Introduction / Context:
This question is about independent events and the probability that exactly one of two candidates is selected. It appears frequently in aptitude tests and recruitment exam practice, where candidates must understand how to combine probabilities of mutually exclusive scenarios and use complement events correctly. The key is to recognize that "exactly one" means one selected and the other rejected, which can happen in two distinct ways.

Given Data / Assumptions:

Probability that the man is selected = 1/7.

Probability that the wife is selected = 1/5.

Their selections are assumed independent.

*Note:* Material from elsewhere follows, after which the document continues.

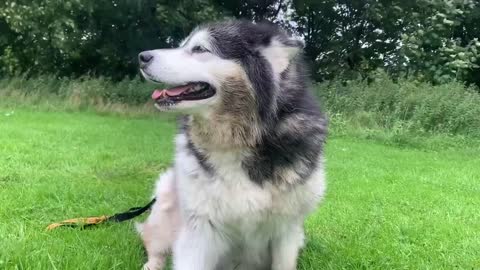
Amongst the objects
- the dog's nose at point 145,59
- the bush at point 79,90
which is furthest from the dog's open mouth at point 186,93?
the bush at point 79,90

We are interested in the probability that exactly one of them is selected.

Concept / Approach:
There are two mutually exclusive ways for exactly one of them to be selected: (1) the man is selected and the wife is not; (2) the wife is selected and the man is not. Because the events are independent, the probability of a specific combination is the product of the individual selection or rejection probabilities. The total probability for exactly one selection is the sum of the probabilities of these two mutually exclusive cases.

Step-by-Step Solution:
Let M be the event that the man is selected and W be the event that the wife is selected.Given: P(M) = 1/7, so P(not M) = 1 - 1/7 = 6/7.Given: P(W) = 1/5, so P(not W) = 1 - 1/5 = 4/5.Exactly one of them is selected means either (M and not W) or (not M and W).Because the events are independent, we can multiply probabilities within each case.P(M and not W) = P(M) * P(not W) = (1/7) * (4/5) = 4/35.P(not M and W) = P(not M) * P(W) = (6/7) * (1/5) = 6/35.Total probability for exactly one selection = 4/35 + 6/35 = 10/35.Simplify 10/35 by dividing numerator and denominator by 5 to get 2/7.
Verification / Alternative check:
We can check consistency by also considering all possible outcomes.Possible outcomes: both selected, neither selected, exactly one selected.If we compute these separately and sum them, the total must be 1.However, for the purposes of this problem we only need the exactly one case, and the calculation gives 2/7, which is between 0 and 1 and seems reasonable given the relatively small individual probabilities.
Why Other Options Are Wrong:
1/7 corresponds to one portion of the exact one case, but omits the scenario where the wife is selected and the man is not. 3/4 and 4/5 are too large to be plausible given the small individual selection probabilities. 1/5 is simply the wife's selection probability and does not reflect the condition about the man's non selection.

Common Pitfalls:
Students sometimes confuse "exactly one" with "at least one" and compute 1 minus the probability that neither is selected. That approach would produce a different value. Another common mistake is forgetting that both ways of having exactly one selected must be counted. Always list the mutually exclusive cases explicitly when dealing with "exactly one" type problems.

Final Answer:
The probability that exactly one of them is selected is 2/7.